Tentoni S C
University of Wisconsin, Milwaukee, USA.
J Am Coll Health. 1995 Jul;44(1):35-7. doi: 10.1080/07448481.1995.9937508.
This article focuses on a therapeutic approach to help women deal with the feelings of grief and guilt they may feel as a result of a voluntary termination of a pregnancy. Available medical and psychological literature indicates that, from a public health perspective, significant psychological problems related to an abortion are "minuscule." Several women the author saw during the 1992/93 academic year who considered themselves to be extremely religious and profile had undergone elective abortion.
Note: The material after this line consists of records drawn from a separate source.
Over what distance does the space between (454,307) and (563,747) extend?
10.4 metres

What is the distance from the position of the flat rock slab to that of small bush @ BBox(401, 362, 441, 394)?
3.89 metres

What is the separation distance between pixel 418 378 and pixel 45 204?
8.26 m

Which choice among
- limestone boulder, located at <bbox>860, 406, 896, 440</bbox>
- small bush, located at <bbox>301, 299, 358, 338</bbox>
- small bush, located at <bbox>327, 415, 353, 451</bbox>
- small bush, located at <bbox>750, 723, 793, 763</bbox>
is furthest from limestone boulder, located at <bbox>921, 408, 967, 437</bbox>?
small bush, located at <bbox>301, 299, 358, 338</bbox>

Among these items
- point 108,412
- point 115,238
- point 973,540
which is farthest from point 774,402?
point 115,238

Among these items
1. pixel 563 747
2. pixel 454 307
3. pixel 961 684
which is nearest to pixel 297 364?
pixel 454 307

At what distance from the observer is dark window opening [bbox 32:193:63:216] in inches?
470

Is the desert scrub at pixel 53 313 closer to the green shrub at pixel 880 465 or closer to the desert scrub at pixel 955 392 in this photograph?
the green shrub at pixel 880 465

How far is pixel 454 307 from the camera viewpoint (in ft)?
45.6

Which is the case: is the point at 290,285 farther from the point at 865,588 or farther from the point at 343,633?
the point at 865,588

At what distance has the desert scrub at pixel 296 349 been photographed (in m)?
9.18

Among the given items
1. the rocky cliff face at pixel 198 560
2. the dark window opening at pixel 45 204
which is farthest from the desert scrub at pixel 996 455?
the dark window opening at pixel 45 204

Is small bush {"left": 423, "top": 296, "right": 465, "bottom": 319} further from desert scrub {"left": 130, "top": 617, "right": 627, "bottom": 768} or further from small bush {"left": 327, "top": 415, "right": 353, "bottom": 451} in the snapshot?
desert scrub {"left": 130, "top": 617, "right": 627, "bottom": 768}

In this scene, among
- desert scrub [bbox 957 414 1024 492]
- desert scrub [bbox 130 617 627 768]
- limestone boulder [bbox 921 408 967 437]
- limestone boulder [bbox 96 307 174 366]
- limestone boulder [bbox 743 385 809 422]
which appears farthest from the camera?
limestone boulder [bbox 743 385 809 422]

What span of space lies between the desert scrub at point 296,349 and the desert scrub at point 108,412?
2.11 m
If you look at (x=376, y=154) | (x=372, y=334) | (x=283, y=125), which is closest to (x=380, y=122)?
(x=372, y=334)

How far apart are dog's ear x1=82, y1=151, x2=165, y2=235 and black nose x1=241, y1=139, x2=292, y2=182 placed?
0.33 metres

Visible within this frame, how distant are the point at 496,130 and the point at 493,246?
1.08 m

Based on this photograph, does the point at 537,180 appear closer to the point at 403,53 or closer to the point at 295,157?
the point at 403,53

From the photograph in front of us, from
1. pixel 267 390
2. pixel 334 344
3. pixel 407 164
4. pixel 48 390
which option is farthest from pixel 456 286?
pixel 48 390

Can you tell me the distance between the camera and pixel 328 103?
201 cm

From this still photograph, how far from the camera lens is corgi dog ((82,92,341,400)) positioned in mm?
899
They experienced tremendous guilt and grief 4 to 6 months after the procedure. The author recommends that college health center medical and counseling providers who must deal with this issue help the woman validate her loss by revisiting the site of her abortion to reflect upon the experience and to hold a Gestalt dialogue with the fetus to end the relationship. The provider or someone else should accompany the woman to the site because of the increasing potentiality for violence on the part of prolife protesters.
本文着重探讨一种治疗方法,以帮助女性应对因自愿终止妊娠而可能产生的悲伤和内疚情绪。现有的医学和心理学文献表明,从公共卫生角度来看,与堕胎相关的重大心理问题“微乎其微”。作者在1992/93学年见到的几位自认为极其虔诚且形象鲜明的女性进行了选择性堕胎。术后4至6个月,她们经历了巨大的内疚和悲伤。作者建议,大学健康中心负责处理此问题的医疗和咨询人员,应通过陪女性重返堕胎地点来帮助其确认自身的损失,以便反思这段经历,并与胎儿进行格式塔对话以结束这种关联。由于亲生命抗议者实施暴力的可能性不断增加,所以应由工作人员或其他人陪同该女性前往该地点。